WRITTEN TASK: Restate every line of the material, word for word.

===== STORED DATA

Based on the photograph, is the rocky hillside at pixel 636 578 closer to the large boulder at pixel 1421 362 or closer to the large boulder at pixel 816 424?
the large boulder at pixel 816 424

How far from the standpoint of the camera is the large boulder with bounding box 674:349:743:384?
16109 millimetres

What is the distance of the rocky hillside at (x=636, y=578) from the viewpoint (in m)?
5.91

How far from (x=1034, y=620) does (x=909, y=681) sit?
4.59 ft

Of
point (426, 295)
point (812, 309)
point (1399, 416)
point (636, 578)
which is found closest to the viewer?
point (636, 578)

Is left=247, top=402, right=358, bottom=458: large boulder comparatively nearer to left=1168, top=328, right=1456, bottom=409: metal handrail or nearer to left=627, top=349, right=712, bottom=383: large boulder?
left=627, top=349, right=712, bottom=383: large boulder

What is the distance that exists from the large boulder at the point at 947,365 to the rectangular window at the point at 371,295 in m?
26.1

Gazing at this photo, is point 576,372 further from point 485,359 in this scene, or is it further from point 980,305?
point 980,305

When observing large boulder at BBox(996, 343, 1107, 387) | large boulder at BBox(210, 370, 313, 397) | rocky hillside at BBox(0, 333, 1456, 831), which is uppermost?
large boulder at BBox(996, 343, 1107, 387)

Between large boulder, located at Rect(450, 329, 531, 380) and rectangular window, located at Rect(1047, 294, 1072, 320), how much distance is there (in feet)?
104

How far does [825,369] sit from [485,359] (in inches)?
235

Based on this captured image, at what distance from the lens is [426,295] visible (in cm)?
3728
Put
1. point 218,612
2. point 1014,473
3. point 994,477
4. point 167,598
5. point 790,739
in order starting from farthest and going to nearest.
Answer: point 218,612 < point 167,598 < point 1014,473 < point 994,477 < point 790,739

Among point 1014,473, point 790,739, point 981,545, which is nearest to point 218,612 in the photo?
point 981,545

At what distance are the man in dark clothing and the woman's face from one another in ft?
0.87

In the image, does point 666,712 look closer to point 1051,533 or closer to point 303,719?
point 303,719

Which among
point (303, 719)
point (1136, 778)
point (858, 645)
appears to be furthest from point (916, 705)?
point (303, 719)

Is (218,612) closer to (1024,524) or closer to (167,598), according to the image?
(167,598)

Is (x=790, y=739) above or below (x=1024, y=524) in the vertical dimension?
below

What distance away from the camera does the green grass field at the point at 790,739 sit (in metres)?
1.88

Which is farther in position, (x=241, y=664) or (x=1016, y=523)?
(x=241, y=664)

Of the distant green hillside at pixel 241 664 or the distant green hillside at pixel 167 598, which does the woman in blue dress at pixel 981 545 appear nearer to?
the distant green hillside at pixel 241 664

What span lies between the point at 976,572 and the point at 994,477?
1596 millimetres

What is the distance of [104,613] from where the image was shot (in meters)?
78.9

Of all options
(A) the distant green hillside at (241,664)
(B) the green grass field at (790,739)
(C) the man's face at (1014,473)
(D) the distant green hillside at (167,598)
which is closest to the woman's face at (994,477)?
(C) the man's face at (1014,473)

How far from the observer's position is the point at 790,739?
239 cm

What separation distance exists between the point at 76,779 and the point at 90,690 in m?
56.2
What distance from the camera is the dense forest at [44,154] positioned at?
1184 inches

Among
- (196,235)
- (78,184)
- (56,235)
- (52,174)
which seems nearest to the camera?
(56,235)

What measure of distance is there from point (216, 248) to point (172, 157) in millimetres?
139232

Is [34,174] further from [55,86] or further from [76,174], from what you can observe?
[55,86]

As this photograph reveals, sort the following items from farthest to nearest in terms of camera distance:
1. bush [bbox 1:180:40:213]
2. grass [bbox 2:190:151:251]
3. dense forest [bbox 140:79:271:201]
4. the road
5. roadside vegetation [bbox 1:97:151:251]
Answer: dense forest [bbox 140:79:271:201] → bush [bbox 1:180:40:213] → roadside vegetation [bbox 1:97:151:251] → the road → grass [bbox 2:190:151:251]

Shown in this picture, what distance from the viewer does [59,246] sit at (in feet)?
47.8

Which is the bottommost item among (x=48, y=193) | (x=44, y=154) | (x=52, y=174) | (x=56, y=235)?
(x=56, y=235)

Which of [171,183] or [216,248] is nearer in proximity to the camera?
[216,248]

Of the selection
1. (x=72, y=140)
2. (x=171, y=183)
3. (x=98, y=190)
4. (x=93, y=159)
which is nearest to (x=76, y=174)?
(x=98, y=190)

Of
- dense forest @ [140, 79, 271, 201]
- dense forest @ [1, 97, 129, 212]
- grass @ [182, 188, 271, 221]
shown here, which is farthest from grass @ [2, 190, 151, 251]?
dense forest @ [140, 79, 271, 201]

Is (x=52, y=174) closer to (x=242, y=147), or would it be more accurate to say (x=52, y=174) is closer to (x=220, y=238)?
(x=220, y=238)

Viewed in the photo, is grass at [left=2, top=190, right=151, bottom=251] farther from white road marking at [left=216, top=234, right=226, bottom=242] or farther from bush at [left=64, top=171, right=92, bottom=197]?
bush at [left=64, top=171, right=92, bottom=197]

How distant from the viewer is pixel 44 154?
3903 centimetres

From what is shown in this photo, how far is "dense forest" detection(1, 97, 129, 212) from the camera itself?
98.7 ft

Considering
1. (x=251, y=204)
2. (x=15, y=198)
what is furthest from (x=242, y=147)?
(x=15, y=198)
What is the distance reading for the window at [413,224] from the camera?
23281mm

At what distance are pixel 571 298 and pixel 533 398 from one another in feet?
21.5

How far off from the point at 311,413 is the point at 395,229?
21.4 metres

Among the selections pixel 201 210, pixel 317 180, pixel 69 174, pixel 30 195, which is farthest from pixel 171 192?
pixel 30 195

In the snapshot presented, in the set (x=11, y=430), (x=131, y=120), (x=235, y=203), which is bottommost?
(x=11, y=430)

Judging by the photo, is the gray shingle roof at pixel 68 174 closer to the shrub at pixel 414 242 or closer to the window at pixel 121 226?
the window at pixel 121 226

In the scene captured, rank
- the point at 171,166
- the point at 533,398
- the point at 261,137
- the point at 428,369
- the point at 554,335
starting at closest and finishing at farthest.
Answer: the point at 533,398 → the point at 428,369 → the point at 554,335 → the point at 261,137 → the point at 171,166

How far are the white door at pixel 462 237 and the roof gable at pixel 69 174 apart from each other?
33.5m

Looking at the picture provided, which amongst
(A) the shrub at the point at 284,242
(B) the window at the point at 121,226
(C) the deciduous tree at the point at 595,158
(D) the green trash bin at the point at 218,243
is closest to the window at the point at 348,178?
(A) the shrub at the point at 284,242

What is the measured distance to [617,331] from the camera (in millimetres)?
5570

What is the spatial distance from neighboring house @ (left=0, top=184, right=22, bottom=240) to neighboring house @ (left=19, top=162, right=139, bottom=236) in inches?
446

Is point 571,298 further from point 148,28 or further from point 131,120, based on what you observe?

==========

THE COMPLETED TASK:
Based on the photograph, is the rocky hillside at pixel 636 578 closer to the large boulder at pixel 1421 362 or closer to the large boulder at pixel 816 424?
the large boulder at pixel 816 424

How far from the standpoint of the camera is the large boulder with bounding box 674:349:743:384?
16109 millimetres

What is the distance of the rocky hillside at (x=636, y=578) from the viewpoint (in m)?
5.91

How far from (x=1034, y=620) does (x=909, y=681) sit?
4.59 ft

Of
point (426, 295)
point (812, 309)
point (1399, 416)
point (636, 578)
which is found closest to the viewer?
point (636, 578)

Is left=247, top=402, right=358, bottom=458: large boulder comparatively nearer to left=1168, top=328, right=1456, bottom=409: metal handrail or nearer to left=627, top=349, right=712, bottom=383: large boulder?
left=627, top=349, right=712, bottom=383: large boulder

What is the distance that exists from the large boulder at the point at 947,365 to the rectangular window at the point at 371,295 in m?
26.1

Gazing at this photo, is point 576,372 further from point 485,359 in this scene, or is it further from point 980,305?
point 980,305

When observing large boulder at BBox(996, 343, 1107, 387) | large boulder at BBox(210, 370, 313, 397) | rocky hillside at BBox(0, 333, 1456, 831), which is uppermost?
large boulder at BBox(996, 343, 1107, 387)

Between large boulder, located at Rect(450, 329, 531, 380) and rectangular window, located at Rect(1047, 294, 1072, 320), how much distance is there (in feet)?
104

How far does [825,369] sit from [485,359] (in inches)?
235

Based on this captured image, at what distance from the lens is [426,295] visible (in cm)?
3728
Put
1. point 218,612
2. point 1014,473
3. point 994,477
4. point 167,598
5. point 790,739
in order starting from farthest and going to nearest.
Answer: point 218,612 < point 167,598 < point 1014,473 < point 994,477 < point 790,739

Among point 1014,473, point 790,739, point 981,545, which is nearest to point 218,612 in the photo?
point 981,545

At what distance are the man in dark clothing and the woman's face from one another in ft?
0.87

In the image, does point 666,712 look closer to point 1051,533 or closer to point 303,719?
point 303,719

Which among
point (303, 719)
point (1136, 778)
point (858, 645)
appears to be furthest from point (916, 705)?
point (303, 719)

Is (218,612) closer to (1024,524) or closer to (167,598), according to the image?
(167,598)

Is (x=790, y=739) above or below (x=1024, y=524) in the vertical dimension?
below

What distance away from the camera does the green grass field at the point at 790,739 sit (in metres)?
1.88

Which is farther in position, (x=241, y=664) or (x=1016, y=523)?
(x=241, y=664)

Of the distant green hillside at pixel 241 664 or the distant green hillside at pixel 167 598, which does the woman in blue dress at pixel 981 545 appear nearer to?
the distant green hillside at pixel 241 664

What span lies between the point at 976,572 and the point at 994,477?
1596 millimetres

What is the distance of [104,613] from where the image was shot (in meters)?
78.9

Of all options
(A) the distant green hillside at (241,664)
(B) the green grass field at (790,739)
(C) the man's face at (1014,473)
(D) the distant green hillside at (167,598)
which is closest to the woman's face at (994,477)?
(C) the man's face at (1014,473)

How far from the observer's position is the point at 790,739?
239 cm

What separation distance exists between the point at 76,779 and the point at 90,690 in m?
56.2
What distance from the camera is the dense forest at [44,154] positioned at?
1184 inches

Among
- (196,235)
- (78,184)
- (56,235)
- (52,174)
which seems nearest to the camera?
(56,235)

What measure of distance is there from point (216, 248) to point (172, 157) in millimetres?
139232

Is [34,174] further from [55,86] or further from [76,174], from what you can observe?
[55,86]

As this photograph reveals, sort the following items from farthest to nearest in terms of camera distance:
1. bush [bbox 1:180:40:213]
2. grass [bbox 2:190:151:251]
3. dense forest [bbox 140:79:271:201]
4. the road
5. roadside vegetation [bbox 1:97:151:251]
Answer: dense forest [bbox 140:79:271:201] → bush [bbox 1:180:40:213] → roadside vegetation [bbox 1:97:151:251] → the road → grass [bbox 2:190:151:251]

Shown in this picture, what distance from the viewer does [59,246] sit at (in feet)?
47.8

Which is the bottommost item among (x=48, y=193) | (x=44, y=154) | (x=52, y=174) | (x=56, y=235)?
(x=56, y=235)

Which of [171,183] or [216,248] is nearer in proximity to the camera?
[216,248]

Of the selection
1. (x=72, y=140)
2. (x=171, y=183)
3. (x=98, y=190)
4. (x=93, y=159)
which is nearest to (x=76, y=174)?
(x=98, y=190)

Of
- dense forest @ [140, 79, 271, 201]
- dense forest @ [1, 97, 129, 212]
- grass @ [182, 188, 271, 221]
shown here, which is farthest from grass @ [2, 190, 151, 251]?
dense forest @ [140, 79, 271, 201]

Is (x=52, y=174) closer to (x=242, y=147), or would it be more accurate to say (x=52, y=174) is closer to (x=220, y=238)?
(x=220, y=238)

Viewed in the photo, is grass at [left=2, top=190, right=151, bottom=251] farther from white road marking at [left=216, top=234, right=226, bottom=242] or farther from bush at [left=64, top=171, right=92, bottom=197]?
bush at [left=64, top=171, right=92, bottom=197]

How distant from the viewer is pixel 44 154?
3903 centimetres

From what is shown in this photo, how far is "dense forest" detection(1, 97, 129, 212) from the camera itself?
98.7 ft

Considering
1. (x=251, y=204)
2. (x=15, y=198)
what is furthest from (x=242, y=147)?
(x=15, y=198)
What is the distance reading for the window at [413,224] from the camera?
23281mm

At what distance are pixel 571 298 and pixel 533 398 from one another in feet?
21.5

How far off from the point at 311,413 is the point at 395,229?
21.4 metres

Among the selections pixel 201 210, pixel 317 180, pixel 69 174, pixel 30 195, which is farthest from pixel 171 192?
pixel 30 195

In the snapshot presented, in the set (x=11, y=430), (x=131, y=120), (x=235, y=203), which is bottommost?
(x=11, y=430)

Judging by the photo, is the gray shingle roof at pixel 68 174 closer to the shrub at pixel 414 242 or closer to the window at pixel 121 226?
the window at pixel 121 226

In the scene captured, rank
- the point at 171,166
- the point at 533,398
- the point at 261,137
- the point at 428,369
- the point at 554,335
starting at closest and finishing at farthest.
Answer: the point at 533,398 → the point at 428,369 → the point at 554,335 → the point at 261,137 → the point at 171,166

How far are the white door at pixel 462 237 and the roof gable at pixel 69 174 apart from each other?
33.5m

Looking at the picture provided, which amongst
(A) the shrub at the point at 284,242
(B) the window at the point at 121,226
(C) the deciduous tree at the point at 595,158
(D) the green trash bin at the point at 218,243
is closest to the window at the point at 348,178?
(A) the shrub at the point at 284,242

What is the measured distance to [617,331] from the camera (in millimetres)?
5570

What is the spatial distance from neighboring house @ (left=0, top=184, right=22, bottom=240) to neighboring house @ (left=19, top=162, right=139, bottom=236) in inches?
446

Is point 571,298 further from point 148,28 or further from point 131,120, based on what you observe?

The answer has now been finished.